* **What needs to be done**:
From the entries, copy out every line in which the word "site" is found.

* **Supplied data**:
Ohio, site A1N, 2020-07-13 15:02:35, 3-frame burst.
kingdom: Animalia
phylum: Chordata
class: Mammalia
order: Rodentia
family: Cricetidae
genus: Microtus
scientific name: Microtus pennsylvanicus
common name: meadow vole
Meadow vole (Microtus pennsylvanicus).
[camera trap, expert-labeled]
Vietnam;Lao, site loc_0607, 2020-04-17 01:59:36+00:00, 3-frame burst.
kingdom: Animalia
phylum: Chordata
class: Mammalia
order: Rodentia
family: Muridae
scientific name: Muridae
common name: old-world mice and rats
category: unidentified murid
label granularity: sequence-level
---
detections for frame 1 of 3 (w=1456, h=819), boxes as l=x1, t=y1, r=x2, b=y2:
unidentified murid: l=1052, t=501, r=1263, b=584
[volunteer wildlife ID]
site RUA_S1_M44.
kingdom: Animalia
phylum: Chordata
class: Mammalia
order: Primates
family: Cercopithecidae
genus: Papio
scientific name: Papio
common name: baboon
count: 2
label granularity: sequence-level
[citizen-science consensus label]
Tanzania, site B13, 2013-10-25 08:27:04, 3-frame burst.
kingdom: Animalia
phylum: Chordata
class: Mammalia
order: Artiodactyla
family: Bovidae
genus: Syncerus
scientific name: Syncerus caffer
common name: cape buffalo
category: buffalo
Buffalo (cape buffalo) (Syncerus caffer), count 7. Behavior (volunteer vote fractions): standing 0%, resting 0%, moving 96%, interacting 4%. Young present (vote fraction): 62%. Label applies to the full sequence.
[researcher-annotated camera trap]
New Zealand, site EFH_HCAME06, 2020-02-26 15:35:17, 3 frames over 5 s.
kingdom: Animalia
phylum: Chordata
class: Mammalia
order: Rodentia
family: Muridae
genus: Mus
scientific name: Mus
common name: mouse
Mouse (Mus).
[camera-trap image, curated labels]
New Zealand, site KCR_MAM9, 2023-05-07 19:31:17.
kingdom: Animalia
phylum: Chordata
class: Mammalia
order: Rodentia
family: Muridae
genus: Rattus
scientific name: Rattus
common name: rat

* **Response to the task**:
Ohio, site A1N, 2020-07-13 15:02:35, 3-frame burst.
Vietnam;Lao, site loc_0607, 2020-04-17 01:59:36+00:00, 3-frame burst.
site RUA_S1_M44.
Tanzania, site B13, 2013-10-25 08:27:04, 3-frame burst.
New Zealand, site EFH_HCAME06, 2020-02-26 15:35:17, 3 frames over 5 s.
New Zealand, site KCR_MAM9, 2023-05-07 19:31:17.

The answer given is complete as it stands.